Rio balas menatap Ify aneh, hingga akhirnya menghela napas.



"Akhirnya lo tau, ya?" ucapnya sambil terkekeh sinis, ucapannya itu lebih terasa sebagai pernyataan dibandingkan pertanyaan. "Sekarang, lo nyesel udah pernah bantu gue? Gue udah pernah bilang, kan..."



"Kenapa?" tanya Ify dengan napas tercekat membuat Rio menatapnya lagi.



"Kenapa apa?" tanya Rio datar.



"Kenapa... kamu dapet penyakit ini?" tanya Ify lagi, air matanya hampir jatuh.



Rio tak langsung menjawab pertanyaan Ify. Dia menatap Ify lama, lalu mengalihkan pandangannya.



"Hubungan seks," kata Rio singkat membuat mata Ify membesar. Air mata sudah membanjiri pipinya. "Kenapa? Kaget?"



Ify tak bisa menjawab Rio. Dia sibuk menahan tangis. Rio sebisa mungkin tidak melihat ke arahnya.



"Sekarang, lo pasti bisa nggak ganggu gue lagi," kata Rio sambil bergerak ke kamar mandi. Kepalanya berdenyut menyakitkan dan harus diguyur air.



Rio sebisa mungkin pura-pura tidak tahu kalau Ify terduduk lemas di depan kamarnya sambil menangis. Rio menutup pintu kamar mandi, memukul tembok dengan keras, kemudian terduduk di lantai sambil meremas kepalanya kuat-kuat.

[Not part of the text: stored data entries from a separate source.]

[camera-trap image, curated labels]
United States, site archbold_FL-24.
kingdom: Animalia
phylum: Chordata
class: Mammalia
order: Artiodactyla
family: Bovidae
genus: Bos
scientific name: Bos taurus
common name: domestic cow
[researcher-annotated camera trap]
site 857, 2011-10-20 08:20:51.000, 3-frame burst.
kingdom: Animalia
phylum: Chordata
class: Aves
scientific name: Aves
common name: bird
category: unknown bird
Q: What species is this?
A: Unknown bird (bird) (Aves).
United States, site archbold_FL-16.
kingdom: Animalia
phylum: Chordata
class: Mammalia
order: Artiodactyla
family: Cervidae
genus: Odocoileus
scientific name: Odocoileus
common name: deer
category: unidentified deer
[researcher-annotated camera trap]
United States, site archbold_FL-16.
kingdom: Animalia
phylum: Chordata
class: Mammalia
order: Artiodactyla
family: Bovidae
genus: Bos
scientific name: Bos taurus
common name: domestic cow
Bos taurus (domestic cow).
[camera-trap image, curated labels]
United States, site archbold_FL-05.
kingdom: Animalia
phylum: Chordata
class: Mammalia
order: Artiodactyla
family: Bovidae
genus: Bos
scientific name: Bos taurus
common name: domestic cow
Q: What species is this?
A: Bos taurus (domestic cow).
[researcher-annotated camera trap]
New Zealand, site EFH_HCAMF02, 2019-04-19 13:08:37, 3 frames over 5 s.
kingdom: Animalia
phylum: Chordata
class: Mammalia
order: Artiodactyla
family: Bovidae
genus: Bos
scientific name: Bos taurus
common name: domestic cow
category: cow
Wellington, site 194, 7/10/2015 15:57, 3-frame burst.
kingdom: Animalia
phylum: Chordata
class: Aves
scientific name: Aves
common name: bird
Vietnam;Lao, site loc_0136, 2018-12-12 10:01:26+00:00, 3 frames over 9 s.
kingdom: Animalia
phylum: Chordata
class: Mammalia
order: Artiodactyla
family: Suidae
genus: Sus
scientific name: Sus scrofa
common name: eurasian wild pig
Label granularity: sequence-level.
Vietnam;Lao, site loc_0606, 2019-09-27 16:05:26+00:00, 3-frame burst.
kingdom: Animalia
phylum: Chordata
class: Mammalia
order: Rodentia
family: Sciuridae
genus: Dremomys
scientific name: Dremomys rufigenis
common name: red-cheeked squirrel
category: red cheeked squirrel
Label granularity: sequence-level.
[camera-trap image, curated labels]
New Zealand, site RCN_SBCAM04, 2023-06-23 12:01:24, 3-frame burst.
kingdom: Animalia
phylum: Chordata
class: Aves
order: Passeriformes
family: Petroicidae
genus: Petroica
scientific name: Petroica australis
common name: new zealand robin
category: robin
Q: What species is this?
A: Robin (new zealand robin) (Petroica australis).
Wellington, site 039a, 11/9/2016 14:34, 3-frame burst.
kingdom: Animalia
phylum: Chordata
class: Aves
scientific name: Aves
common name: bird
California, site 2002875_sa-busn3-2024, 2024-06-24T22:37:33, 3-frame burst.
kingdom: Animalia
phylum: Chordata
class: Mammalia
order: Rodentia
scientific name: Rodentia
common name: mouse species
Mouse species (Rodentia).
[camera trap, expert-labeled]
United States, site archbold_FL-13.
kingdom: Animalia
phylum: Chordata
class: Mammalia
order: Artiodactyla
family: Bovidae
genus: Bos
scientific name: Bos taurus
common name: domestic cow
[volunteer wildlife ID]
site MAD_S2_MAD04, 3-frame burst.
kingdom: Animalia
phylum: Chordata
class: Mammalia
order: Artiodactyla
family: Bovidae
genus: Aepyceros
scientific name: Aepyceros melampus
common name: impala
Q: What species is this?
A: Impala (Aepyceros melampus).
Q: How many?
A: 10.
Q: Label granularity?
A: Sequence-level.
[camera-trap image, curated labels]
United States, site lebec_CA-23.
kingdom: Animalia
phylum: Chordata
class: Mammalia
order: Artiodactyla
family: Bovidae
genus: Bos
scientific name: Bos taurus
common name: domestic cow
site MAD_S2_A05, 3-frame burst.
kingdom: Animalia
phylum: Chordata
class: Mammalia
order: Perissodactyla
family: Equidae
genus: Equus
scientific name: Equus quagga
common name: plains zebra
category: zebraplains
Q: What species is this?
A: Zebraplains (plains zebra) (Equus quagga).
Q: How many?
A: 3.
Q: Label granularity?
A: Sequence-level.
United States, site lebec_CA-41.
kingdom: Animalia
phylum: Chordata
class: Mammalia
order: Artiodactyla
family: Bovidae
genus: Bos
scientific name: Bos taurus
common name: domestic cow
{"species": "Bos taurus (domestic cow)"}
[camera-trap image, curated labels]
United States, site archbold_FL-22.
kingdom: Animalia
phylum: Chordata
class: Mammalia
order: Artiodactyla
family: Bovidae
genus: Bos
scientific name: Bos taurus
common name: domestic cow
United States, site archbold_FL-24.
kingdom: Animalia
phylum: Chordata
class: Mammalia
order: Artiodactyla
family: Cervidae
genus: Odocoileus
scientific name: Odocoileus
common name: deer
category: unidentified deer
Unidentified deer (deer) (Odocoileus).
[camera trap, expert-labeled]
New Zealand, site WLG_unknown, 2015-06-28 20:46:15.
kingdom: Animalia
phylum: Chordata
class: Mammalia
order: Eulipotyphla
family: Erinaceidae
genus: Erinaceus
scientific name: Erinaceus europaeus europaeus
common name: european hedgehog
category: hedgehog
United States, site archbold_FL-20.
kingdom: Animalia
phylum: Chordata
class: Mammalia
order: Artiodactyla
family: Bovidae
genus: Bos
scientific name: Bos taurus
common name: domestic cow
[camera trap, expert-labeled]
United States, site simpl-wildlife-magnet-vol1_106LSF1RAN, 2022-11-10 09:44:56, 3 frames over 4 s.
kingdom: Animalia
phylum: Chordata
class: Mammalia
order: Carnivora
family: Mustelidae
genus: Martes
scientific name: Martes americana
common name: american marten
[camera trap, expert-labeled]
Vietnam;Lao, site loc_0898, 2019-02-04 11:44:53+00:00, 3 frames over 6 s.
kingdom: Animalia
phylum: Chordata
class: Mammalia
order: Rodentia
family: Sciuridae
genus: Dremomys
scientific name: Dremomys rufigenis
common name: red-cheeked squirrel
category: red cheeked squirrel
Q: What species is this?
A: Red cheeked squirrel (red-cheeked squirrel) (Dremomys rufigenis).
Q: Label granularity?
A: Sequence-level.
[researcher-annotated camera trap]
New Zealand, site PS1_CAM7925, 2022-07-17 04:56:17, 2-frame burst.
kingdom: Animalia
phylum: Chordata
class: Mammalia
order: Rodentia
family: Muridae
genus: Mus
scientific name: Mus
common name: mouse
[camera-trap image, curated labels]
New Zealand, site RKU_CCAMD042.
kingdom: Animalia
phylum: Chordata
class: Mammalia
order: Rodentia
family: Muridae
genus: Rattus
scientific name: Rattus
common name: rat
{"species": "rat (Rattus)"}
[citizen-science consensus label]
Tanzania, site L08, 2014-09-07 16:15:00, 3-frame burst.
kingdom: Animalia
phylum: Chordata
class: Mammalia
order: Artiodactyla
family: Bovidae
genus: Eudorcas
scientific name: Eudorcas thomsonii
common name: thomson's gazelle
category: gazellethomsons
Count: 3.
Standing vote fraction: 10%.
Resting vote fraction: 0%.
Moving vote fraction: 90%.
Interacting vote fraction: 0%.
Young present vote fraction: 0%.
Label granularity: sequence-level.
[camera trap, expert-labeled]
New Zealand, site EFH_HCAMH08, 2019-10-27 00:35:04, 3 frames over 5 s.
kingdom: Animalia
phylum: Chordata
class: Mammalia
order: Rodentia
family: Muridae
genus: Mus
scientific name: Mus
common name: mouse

Rio sudah tahu hari ini akan datang dan dia sudah mempersiapkan dirinya. Namun, tetap saja, rasa sakit di hatinya mengalahkan semua pertahanan yang sudah susah payah dibangunnya.



Berbagai 'kalau saja' sekarang berkelebat di benak Rio. Kalau saja dia tidak pernah datang ke kost ini. Kalau saja sejak awal dia menjauhi Ify.



Kalau saja dia tak pernah dilahirkan ke dunia ini.